WHAT TO DO ▸ In the records below, find the line that contains "Mandarins with sheets Stock Images" and the line that contains "How to stabilize your own cannabis seeds"; write out exactly those two lines and everything between them, without the pictures.

[[ INFORMATION GIVEN open ]]

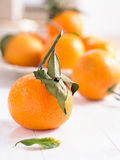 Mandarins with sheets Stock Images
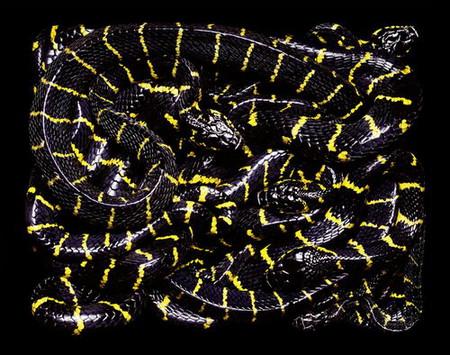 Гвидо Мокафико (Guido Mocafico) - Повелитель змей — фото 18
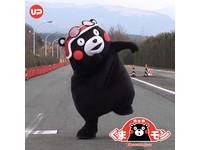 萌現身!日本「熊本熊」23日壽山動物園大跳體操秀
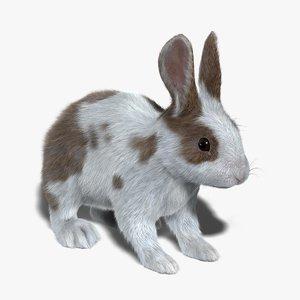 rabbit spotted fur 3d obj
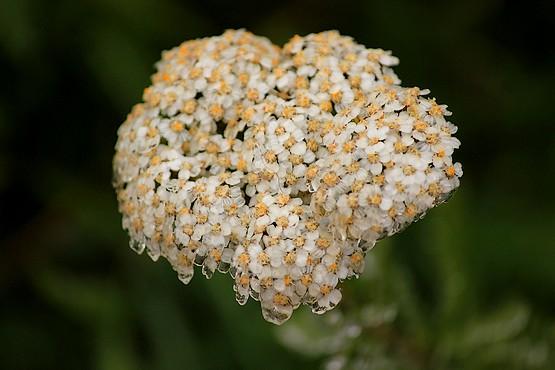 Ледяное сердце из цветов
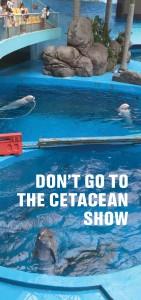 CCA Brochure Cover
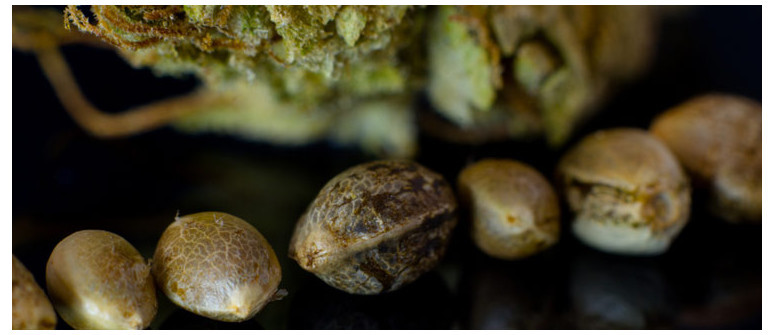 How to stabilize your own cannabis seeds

[[ INFORMATION GIVEN closed ]]
[[ INFORMATION GIVEN open ]]

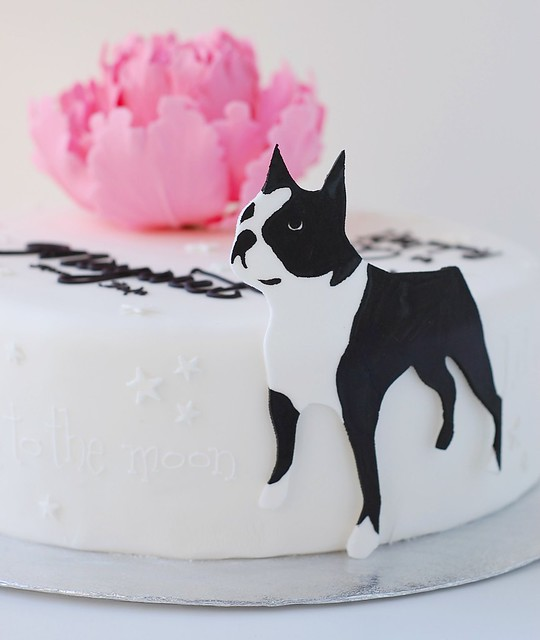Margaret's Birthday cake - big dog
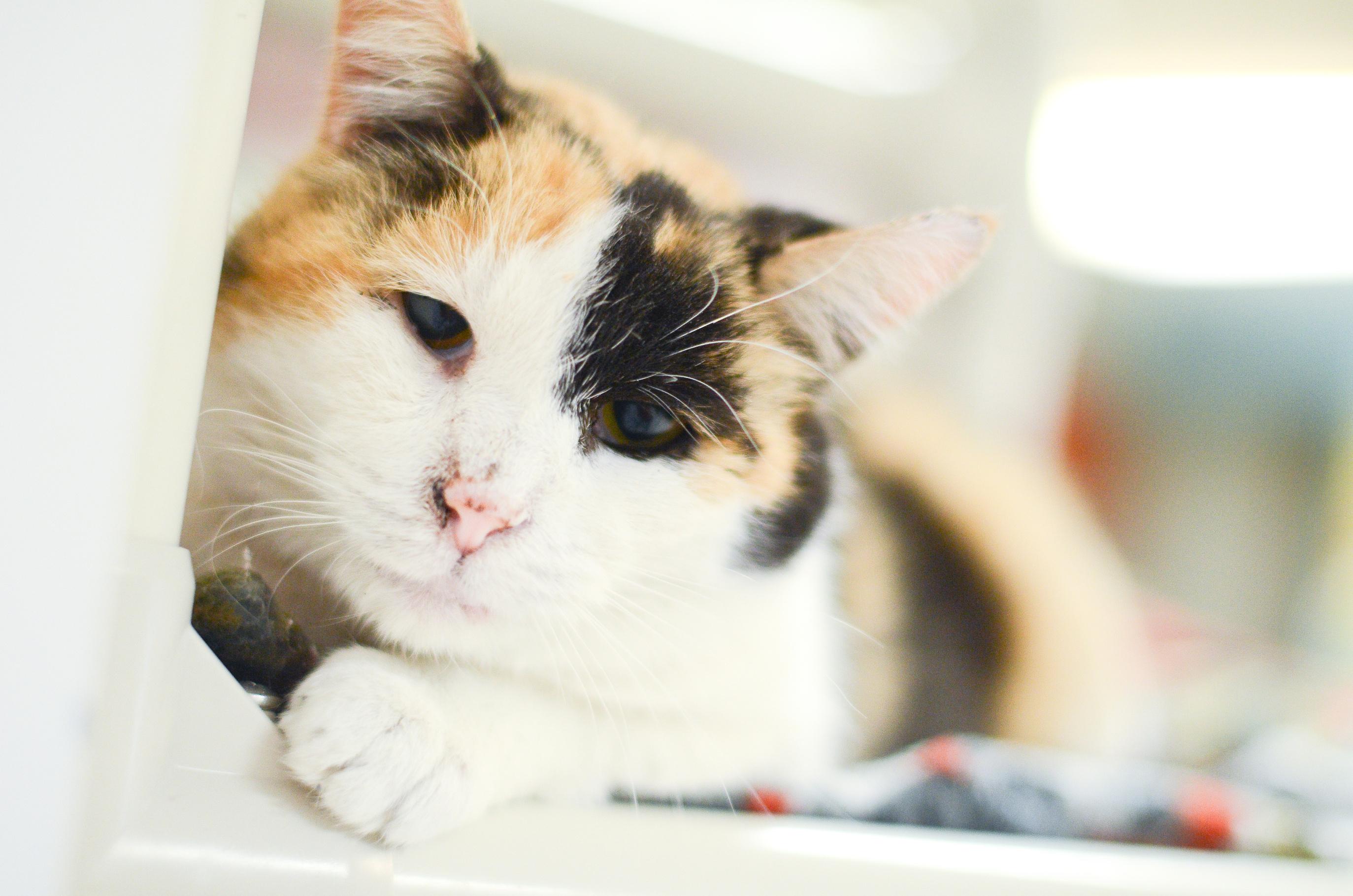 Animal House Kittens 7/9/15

[[ INFORMATION GIVEN closed ]]

SOLUTION TO THE EXERCISE ▸
 Mandarins with sheets Stock Images
 Гвидо Мокафико (Guido Mocafico) - Повелитель змей — фото 18
 萌現身!日本「熊本熊」23日壽山動物園大跳體操秀
 rabbit spotted fur 3d obj
 Ледяное сердце из цветов
 CCA Brochure Cover
 How to stabilize your own cannabis seeds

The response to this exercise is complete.